Our long-term objective is to understand the host factors that regulate the systemic inflammation and pathogenesis of sepsis, which affects 750,000 persons every year in United States alone and causes high mortality worldwide. We recently discovered a novel host factor, nuclear factor-erythroid 2 p45-related factor 2 (Nrf2) that plays a critical role in determining susceptibility to sepsis by regulating a compensatory pathway that controls the induction of protective cellular antioxidants. Nrf2 is a basic leucine zipper transcription factor that regulates the expression of antioxidant genes including the glutathione pathway and heme oxygenase in response to oxidative and inflammatory stress. Global disruption of Nrf2 (Nrf2 -/-) dramatically decreased survival after cecal ligation and puncture (CLP) and endotoxin treatment relative to wild-type mice (Nrf2 +/+). We hypothesize that Nrf2 regulates a host compensatory mechanism that causes transcriptional induction of antioxidant genes, which determines survival during sepsis. Disruption of Nrf2-dependent compensatory antioxidant pathways increases mortality by exaggerating the innate immune response and predisposing lymphocytes to increase apoptosis. This proposal will shed light on the Nrf2-dependent regulation of immunopathogenesis of sepsis and survival after CLP and strives to develop an intervention strategy targeting Nrf2 with a novel small-molecule activator.

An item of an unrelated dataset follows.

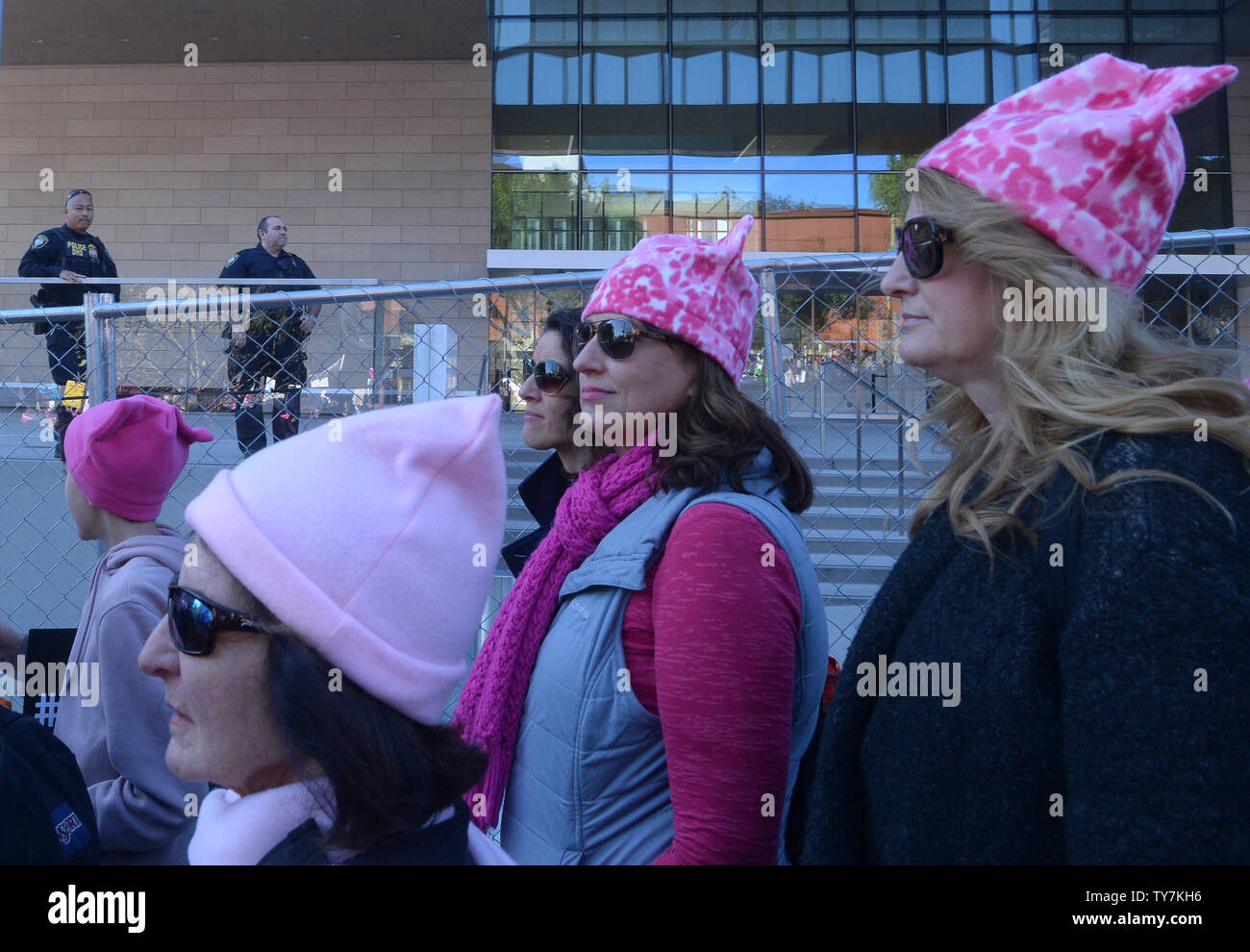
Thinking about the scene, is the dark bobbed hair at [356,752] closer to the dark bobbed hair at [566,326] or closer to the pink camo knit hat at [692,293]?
the pink camo knit hat at [692,293]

Specific Aim 1 : To test the hypothesis that Nrf2 determines survival after CLP by protecting against deregulation of innate immune response by maintaining cellular redox balance.
Specific Aim 2 : To test the hypothesis that Nrf2 improves survival after CLP by attenuating apoptosis of lymphocytes.
Specific Aim 3 : To test the hypothesis of intervening sepsis by increasing Nrf2 activity with a small-molecule activator. The immunopathogenesis of sepsis remains poorly understood. Nrf2 provides a novel link between the regulation of oxidative stress, the innate immune response.and survival during sepsis. These studies may lead to the development of novel strategies based on Nrf2 for intervening in sepsis and improving survival.